There is one final ingredient remaining now. DDPM generates samples by iteratively performing the reverse process. Each iteration of this reverse process involves sampling from $p(x_{t-1}|x_t)$. Implement `GaussianDiffusion.p_sample` method by following Equation (6) from the paper. This equation describes sampling from the posterior of the forward process, conditioned on $x_t$ and $x_0$, where $x_0$ can be derived from the denoising model's output. We have already implemented `sample` method that iteratively calls `p_sample` to generate images from input texts.

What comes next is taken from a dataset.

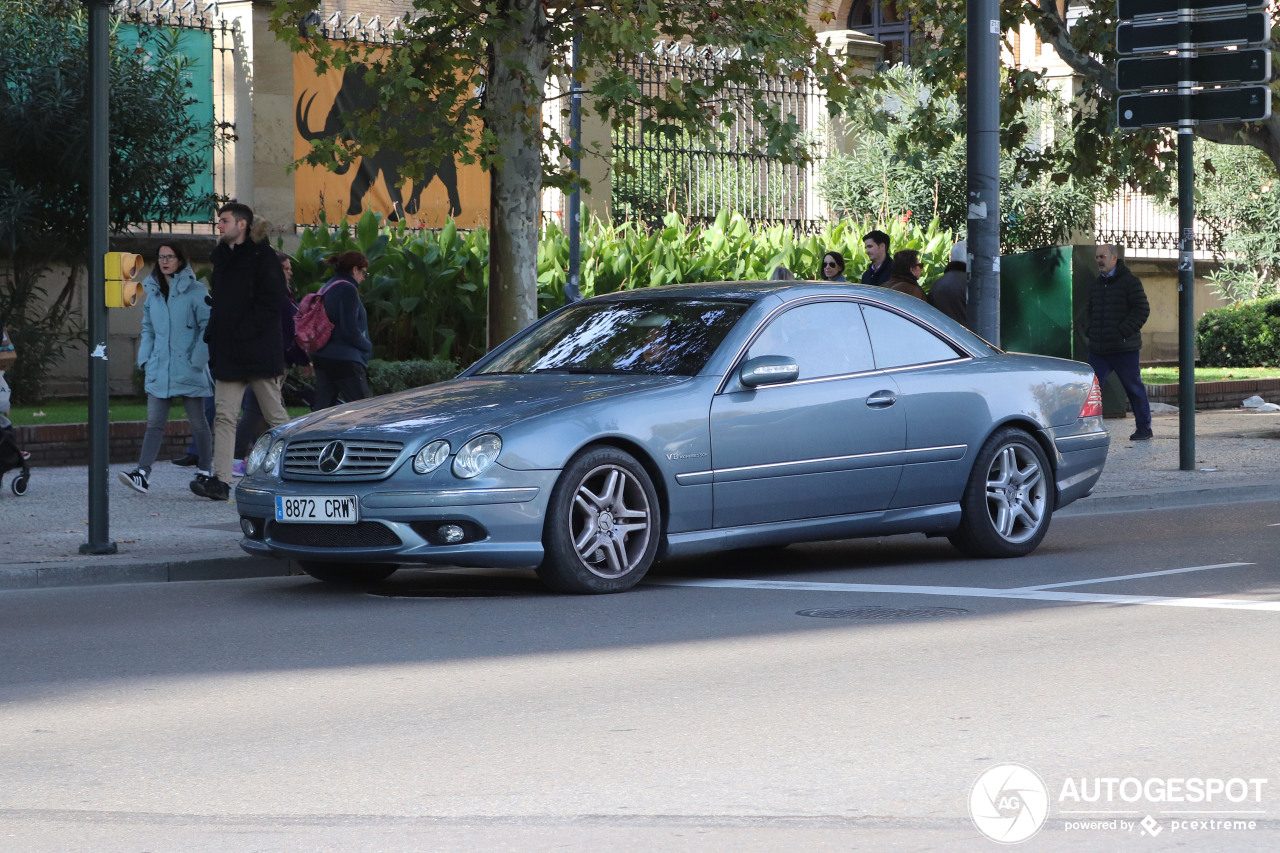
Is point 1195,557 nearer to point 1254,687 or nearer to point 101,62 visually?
point 1254,687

Test your implementation of `p_sample` below, you should see relative errors less than 1e-6.

$$
p_\theta(x_{t-1} \mid x_t) =
\mathcal{N}\left(
x_{t-1} \; ; \;
\mu_\theta(x_t, t), \; \sigma_t^2 \mathbf{I}
\right)
$$

> 🔎 **Reference:** Consult the original DDPM paper[1] around **Equation (6)** (posterior mean/variance)
> and **Equation (11)** (reparameterization using the model prediction).

In [None]:
np.random.seed(231)
torch.manual_seed(231)

dim = 4
condition_dim = 4
dim_mults = (2,)
unet = Unet(dim=dim, condition_dim=condition_dim, dim_mults=dim_mults)

h = w = 4
b = 1
inp_x_t = torch.randn(b, 3, h, w)
inp_model_kwargs = {"text_emb": torch.randn(b, condition_dim)}
t = 231

# test 1
diffusion = GaussianDiffusion(
      model=unet,
      image_size=h,
      timesteps=1000,
      beta_schedule="sigmoid",
      objective="pred_x_start",
)
out = diffusion.p_sample(inp_x_t, t, inp_model_kwargs).detach().numpy()
expected_out = np.array(
    [[[[ 1.1339471 ,  0.12097352, -0.7175048 ,  1.3196243 ],
         [-0.27657282,  0.4899886 ,  1.0170169 , -0.8242867 ],
         [-0.18946372,  0.9899801 ,  0.01498353,  0.39722288],
         [-0.97995025, -0.5947938 , -0.07796463, -0.07311387]],

        [[ 0.0739838 , -1.5537696 ,  0.43128064, -0.7395982 ],
         [-1.0517508 , -1.7030833 ,  0.79073197, -1.217138  ],
         [-0.5314434 ,  0.9862699 ,  0.6568664 , -0.4559122 ],
         [-0.17322278,  0.51251256, -0.75741345, -0.3967054 ]],

        [[ 0.8546979 ,  1.6186953 ,  1.9930652 ,  0.57347   ],
         [ 0.20219846,  0.5374655 , -0.81597316,  1.9089762 ],
         [ 0.7327057 ,  1.19275   ,  1.8593936 , -1.4582647 ],
         [ 0.68447256, -0.9056745 ,  0.7863245 ,  0.14455058]]]])
forward_error = rel_error(out, expected_out)
print("forward error: ", forward_error)
if forward_error < 1e-6 : print("Passed! You did it")
else : print("Failed! Try again")

# test 2
diffusion = GaussianDiffusion(
      model=unet,
      image_size=h,
      timesteps=1000,
      beta_schedule="cosine",
      objective="pred_noise",
)
out = diffusion.p_sample(inp_x_t, t, inp_model_kwargs).detach().numpy()
expected_out = np.array(
    [[[[ 1.1036711 ,  0.08143333, -0.6856102 ,  1.3826138 ],
         [-0.25455472,  0.514572  ,  1.104592  , -0.75972646],
         [-0.22729763,  0.9837706 ,  0.05891411,  0.52049375],
         [-1.0331786 , -0.5416254 , -0.01623197, -0.04838388]],

        [[ 0.08324978, -1.545468  ,  0.41357145, -0.63511896],
         [-1.1362139 , -1.7128816 ,  0.8694859 , -1.2297069 ],
         [-0.49168122,  1.0043695 ,  0.6759953 , -0.5297671 ],
         [-0.10931232,  0.52347076, -0.80946106, -0.5015002 ]],

        [[ 0.7437265 ,  1.590004  ,  1.9481117 ,  0.5656144 ],
         [ 0.22895451,  0.5289113 , -0.8511001 ,  1.8864397 ],
         [ 0.72863096,  1.2271638 ,  1.892699  , -1.5199479 ],
         [ 0.64346373, -0.86913294,  0.7869012 ,  0.12637165]]]])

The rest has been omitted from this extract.